• [PAGE EXTRACT]:
This trip is also about introducing my daughter to her aunts and uncles and cousins, and perhaps instil in her some sense of what’s moulded my Irishness, or what’s left of it. She will get to see the midlands, where many farmers like my brother, who’ve finally got the run of the place, now find themselves holding down other jobs to augment their incomes.

There will be a gathering with my remaining brothers and sisters and nephews for Sunday lunch at a hotel in the next county. There will be banter and talk about neighbours who have died, prospered or simply carried on, carrying on. There will be an opportunity, but hardly an expectation, to go to Mass, if I’m so inclined. But that particular ship has long since sailed. Maybe I’ll get to have a pint at the local in Finea, but that may well depend on how my brother rates their black stuff these days. He wouldn’t be seen drinking a bad pint.

And of course, I’ll visit my parents’ well-tended final resting place, down on the bog road.

Social network

Beyond family and a few familiar faces, I no longer have any social network. Facebook friends are simply Facebook friends. For many of us, when we emigrate, relationships simply slide.

• [RECORDED DATA]:
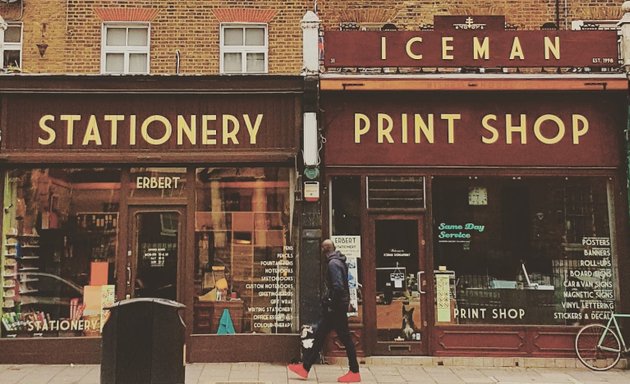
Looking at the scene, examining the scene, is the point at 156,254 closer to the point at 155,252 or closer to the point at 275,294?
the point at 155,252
...
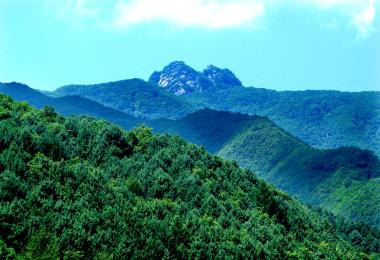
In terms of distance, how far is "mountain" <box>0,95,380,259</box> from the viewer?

• [PROBLEM TO SOLVE]: In the passage about the trip home, where is the parents' final resting place located?

• [OUTPUT OF THE EXERCISE]: Down on the bog road.